**Texto citado**
Este artículo forma parte de la serie «La izquierda ante el fin de una época», una colaboración entre Revista Jacobin y la Fundación Rosa Luxemburgo.
Han pasado casi 50 años sin una revolución socialista victoriosa, más de 30 desde el fin de la Unión Soviética, más de 15 años de una crisis económica sin salida y al menos 10 años de ascenso ininterrumpido del fascismo en todo el mundo. Y no parece que las cosas vayan a mejorar a corto o medio plazo: Europa, dividida por la guerra y en rápido declive, se encuentra en medio de una transición política que probablemente reforzará a la extrema derecha en el próximo periodo; los países latinoamericanos luchan por evitar que el fascismo llegue al poder (y, en algunos casos, regrese); en Estados Unidos, la probable victoria de Trump parece apuntar a un nuevo ciclo de gobiernos autoritarios, negacionistas y xenófobos en todo el planeta; en la Franja de Gaza, una operación genocida pretende borrar del mapa al pueblo palestino y empujar a los supervivientes a la desértica península del Sinaí, en Egipto, donde Israel quiere que languidezcan hasta la muerte y sean olvidados para siempre.

**Datos registrados**
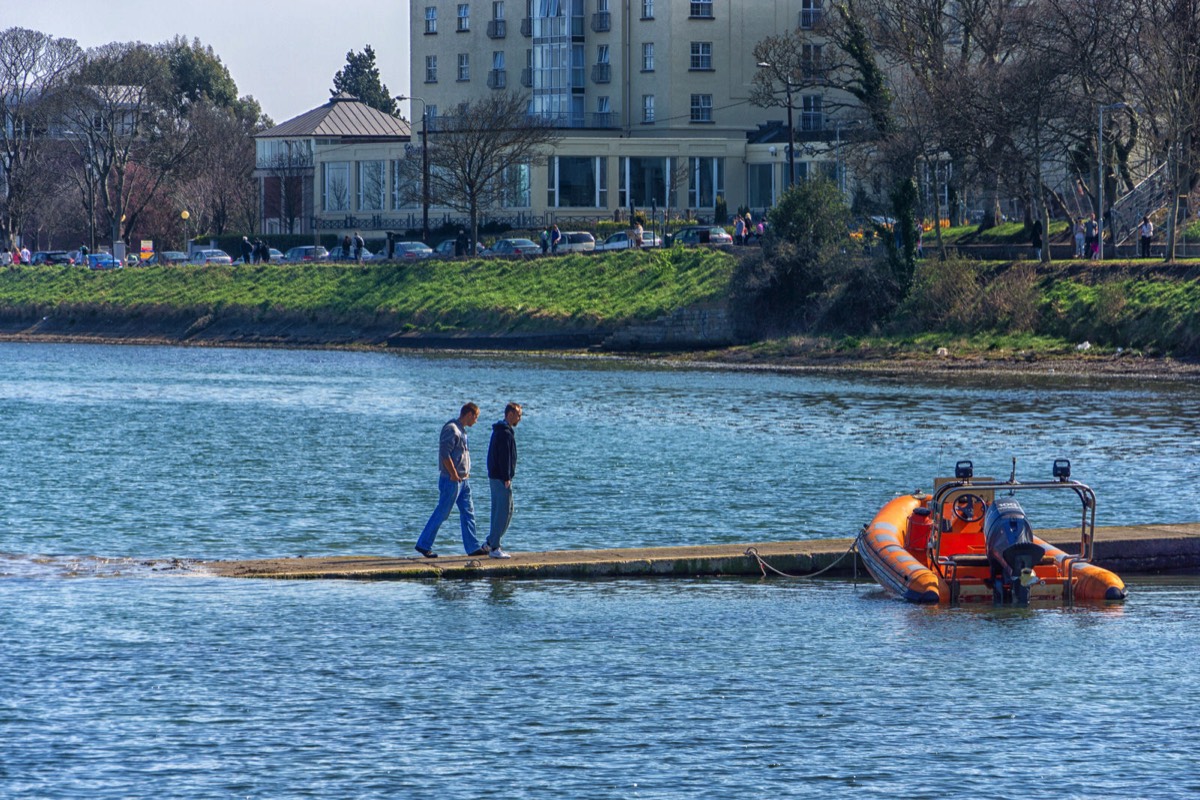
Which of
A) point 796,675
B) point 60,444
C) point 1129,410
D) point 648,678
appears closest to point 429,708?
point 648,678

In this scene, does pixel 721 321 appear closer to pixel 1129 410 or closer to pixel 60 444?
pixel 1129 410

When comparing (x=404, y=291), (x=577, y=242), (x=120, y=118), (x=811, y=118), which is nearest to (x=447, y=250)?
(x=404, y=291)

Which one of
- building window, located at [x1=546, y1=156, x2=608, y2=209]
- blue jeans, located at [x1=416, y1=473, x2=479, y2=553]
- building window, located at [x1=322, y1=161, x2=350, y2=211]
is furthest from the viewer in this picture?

**Tarea pendiente**
Prosigue el artículo sobre la izquierda ante el fin de una época a partir de su última oración. El listado no interviene en nada de lo que aquí se pide.

**Respuesta**
Todos estos factores podrían teóricamente apuntar a un paralelismo con la situación que vivió el mundo a principios del siglo XX, cuando la crisis del sistema de dominación imperialista también alcanzó una especie de pico nunca imaginado, que condujo al estallido de la Primera Guerra Mundial en 1914 y al triunfo de la Revolución Rusa en 1917. Pero eso no es cierto. No estamos en vísperas de una nueva oleada revolucionaria mundial. El comienzo del siglo XX se caracterizó, por un lado, por la aguda crisis del sistema (algo que vemos hoy), pero por otro, por el avance imparable del movimiento, la organización y la conciencia proletarias en todo el mundo. Fue una época en la que se fortalecieron los grandes partidos socialdemócratas europeos, gérmenes de lo que sería el futuro movimiento comunista internacional.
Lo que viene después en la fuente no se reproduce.